» WORK TO COMPLETE
The response must reproduce every record in full.
===
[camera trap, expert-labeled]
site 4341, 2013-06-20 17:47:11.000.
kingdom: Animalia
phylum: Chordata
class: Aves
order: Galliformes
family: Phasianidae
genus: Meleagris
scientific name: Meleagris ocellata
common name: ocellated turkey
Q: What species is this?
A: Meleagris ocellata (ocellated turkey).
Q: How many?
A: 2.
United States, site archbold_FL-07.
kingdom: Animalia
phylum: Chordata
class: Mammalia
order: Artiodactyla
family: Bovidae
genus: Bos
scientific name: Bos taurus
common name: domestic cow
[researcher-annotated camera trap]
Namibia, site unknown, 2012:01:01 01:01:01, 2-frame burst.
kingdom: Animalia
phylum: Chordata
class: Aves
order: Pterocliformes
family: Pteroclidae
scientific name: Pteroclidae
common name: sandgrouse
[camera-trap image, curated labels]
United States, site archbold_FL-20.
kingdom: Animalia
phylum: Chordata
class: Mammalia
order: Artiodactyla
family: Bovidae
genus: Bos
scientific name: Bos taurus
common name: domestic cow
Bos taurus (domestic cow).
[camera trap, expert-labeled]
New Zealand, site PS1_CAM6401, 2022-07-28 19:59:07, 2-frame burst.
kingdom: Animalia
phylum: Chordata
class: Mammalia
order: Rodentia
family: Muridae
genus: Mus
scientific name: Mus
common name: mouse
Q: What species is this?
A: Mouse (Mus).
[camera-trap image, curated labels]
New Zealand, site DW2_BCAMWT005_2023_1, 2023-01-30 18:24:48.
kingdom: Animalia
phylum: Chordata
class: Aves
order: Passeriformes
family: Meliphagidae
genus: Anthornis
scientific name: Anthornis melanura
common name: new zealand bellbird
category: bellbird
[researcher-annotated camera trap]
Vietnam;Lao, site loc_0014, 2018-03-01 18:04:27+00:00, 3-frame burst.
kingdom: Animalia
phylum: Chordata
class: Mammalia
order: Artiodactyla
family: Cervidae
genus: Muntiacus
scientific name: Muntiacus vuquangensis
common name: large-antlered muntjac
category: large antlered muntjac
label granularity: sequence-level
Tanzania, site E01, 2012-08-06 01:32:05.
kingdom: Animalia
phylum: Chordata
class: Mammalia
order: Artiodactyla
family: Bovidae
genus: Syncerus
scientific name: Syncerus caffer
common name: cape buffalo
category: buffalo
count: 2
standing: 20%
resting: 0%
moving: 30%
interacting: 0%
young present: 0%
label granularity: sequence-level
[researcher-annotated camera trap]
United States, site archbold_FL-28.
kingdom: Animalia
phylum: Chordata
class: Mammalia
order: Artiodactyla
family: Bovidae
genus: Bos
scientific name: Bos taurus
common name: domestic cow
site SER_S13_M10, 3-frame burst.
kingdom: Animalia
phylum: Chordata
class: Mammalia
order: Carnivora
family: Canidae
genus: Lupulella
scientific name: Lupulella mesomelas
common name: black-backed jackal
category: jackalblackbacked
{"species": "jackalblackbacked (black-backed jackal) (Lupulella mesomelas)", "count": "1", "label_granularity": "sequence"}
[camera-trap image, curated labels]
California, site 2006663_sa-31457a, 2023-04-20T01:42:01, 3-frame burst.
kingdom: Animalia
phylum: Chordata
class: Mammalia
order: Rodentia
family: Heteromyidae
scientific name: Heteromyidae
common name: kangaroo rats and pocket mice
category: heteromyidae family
===
» TASK OUTPUT
[camera trap, expert-labeled]
site 4341, 2013-06-20 17:47:11.000.
kingdom: Animalia
phylum: Chordata
class: Aves
order: Galliformes
family: Phasianidae
genus: Meleagris
scientific name: Meleagris ocellata
common name: ocellated turkey
Q: What species is this?
A: Meleagris ocellata (ocellated turkey).
Q: How many?
A: 2.
United States, site archbold_FL-07.
kingdom: Animalia
phylum: Chordata
class: Mammalia
order: Artiodactyla
family: Bovidae
genus: Bos
scientific name: Bos taurus
common name: domestic cow
[researcher-annotated camera trap]
Namibia, site unknown, 2012:01:01 01:01:01, 2-frame burst.
kingdom: Animalia
phylum: Chordata
class: Aves
order: Pterocliformes
family: Pteroclidae
scientific name: Pteroclidae
common name: sandgrouse
[camera-trap image, curated labels]
United States, site archbold_FL-20.
kingdom: Animalia
phylum: Chordata
class: Mammalia
order: Artiodactyla
family: Bovidae
genus: Bos
scientific name: Bos taurus
common name: domestic cow
Bos taurus (domestic cow).
[camera trap, expert-labeled]
New Zealand, site PS1_CAM6401, 2022-07-28 19:59:07, 2-frame burst.
kingdom: Animalia
phylum: Chordata
class: Mammalia
order: Rodentia
family: Muridae
genus: Mus
scientific name: Mus
common name: mouse
Q: What species is this?
A: Mouse (Mus).
[camera-trap image, curated labels]
New Zealand, site DW2_BCAMWT005_2023_1, 2023-01-30 18:24:48.
kingdom: Animalia
phylum: Chordata
class: Aves
order: Passeriformes
family: Meliphagidae
genus: Anthornis
scientific name: Anthornis melanura
common name: new zealand bellbird
category: bellbird
[researcher-annotated camera trap]
Vietnam;Lao, site loc_0014, 2018-03-01 18:04:27+00:00, 3-frame burst.
kingdom: Animalia
phylum: Chordata
class: Mammalia
order: Artiodactyla
family: Cervidae
genus: Muntiacus
scientific name: Muntiacus vuquangensis
common name: large-antlered muntjac
category: large antlered muntjac
label granularity: sequence-level
Tanzania, site E01, 2012-08-06 01:32:05.
kingdom: Animalia
phylum: Chordata
class: Mammalia
order: Artiodactyla
family: Bovidae
genus: Syncerus
scientific name: Syncerus caffer
common name: cape buffalo
category: buffalo
count: 2
standing: 20%
resting: 0%
moving: 30%
interacting: 0%
young present: 0%
label granularity: sequence-level
[researcher-annotated camera trap]
United States, site archbold_FL-28.
kingdom: Animalia
phylum: Chordata
class: Mammalia
order: Artiodactyla
family: Bovidae
genus: Bos
scientific name: Bos taurus
common name: domestic cow
site SER_S13_M10, 3-frame burst.
kingdom: Animalia
phylum: Chordata
class: Mammalia
order: Carnivora
family: Canidae
genus: Lupulella
scientific name: Lupulella mesomelas
common name: black-backed jackal
category: jackalblackbacked
{"species": "jackalblackbacked (black-backed jackal) (Lupulella mesomelas)", "count": "1", "label_granularity": "sequence"}
[camera-trap image, curated labels]
California, site 2006663_sa-31457a, 2023-04-20T01:42:01, 3-frame burst.
kingdom: Animalia
phylum: Chordata
class: Mammalia
order: Rodentia
family: Heteromyidae
scientific name: Heteromyidae
common name: kangaroo rats and pocket mice
category: heteromyidae family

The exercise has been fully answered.